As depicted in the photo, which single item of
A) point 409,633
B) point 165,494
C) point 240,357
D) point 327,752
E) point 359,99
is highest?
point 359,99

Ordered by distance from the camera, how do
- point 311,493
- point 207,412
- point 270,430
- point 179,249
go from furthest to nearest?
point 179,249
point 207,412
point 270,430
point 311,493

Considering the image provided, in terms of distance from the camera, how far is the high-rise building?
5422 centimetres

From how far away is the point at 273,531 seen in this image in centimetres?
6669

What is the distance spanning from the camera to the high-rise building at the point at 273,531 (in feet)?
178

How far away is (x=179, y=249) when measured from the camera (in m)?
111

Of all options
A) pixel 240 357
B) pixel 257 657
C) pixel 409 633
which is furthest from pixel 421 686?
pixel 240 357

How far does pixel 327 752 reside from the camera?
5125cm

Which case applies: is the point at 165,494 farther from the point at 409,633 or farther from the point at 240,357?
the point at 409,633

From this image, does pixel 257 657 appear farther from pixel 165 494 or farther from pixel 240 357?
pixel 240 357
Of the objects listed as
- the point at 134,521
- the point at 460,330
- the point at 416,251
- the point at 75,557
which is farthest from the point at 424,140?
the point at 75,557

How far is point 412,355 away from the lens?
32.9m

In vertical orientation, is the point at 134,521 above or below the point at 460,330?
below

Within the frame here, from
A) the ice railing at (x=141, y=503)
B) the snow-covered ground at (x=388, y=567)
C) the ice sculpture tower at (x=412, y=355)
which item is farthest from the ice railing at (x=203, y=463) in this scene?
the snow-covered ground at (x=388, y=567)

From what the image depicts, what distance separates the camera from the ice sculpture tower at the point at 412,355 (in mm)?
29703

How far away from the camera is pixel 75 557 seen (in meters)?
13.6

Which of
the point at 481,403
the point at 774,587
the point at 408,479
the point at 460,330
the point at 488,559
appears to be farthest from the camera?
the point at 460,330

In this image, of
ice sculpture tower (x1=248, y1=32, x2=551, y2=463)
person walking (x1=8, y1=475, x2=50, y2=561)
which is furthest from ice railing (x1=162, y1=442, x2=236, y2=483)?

§ **Short exercise**:
Find each line of the records that contains the string "image" and copy those lines in full. Treat the match as case-sensitive.

§ **Answer in full**:
Considering the image provided, in terms of distance from the camera, how far is the high-rise building?
From how far away is the point at 273,531 seen in this image in centimetres?
From this image, does pixel 257 657 appear farther from pixel 165 494 or farther from pixel 240 357?
From what the image depicts, what distance separates the camera from the ice sculpture tower at the point at 412,355 (in mm)?
In this image, of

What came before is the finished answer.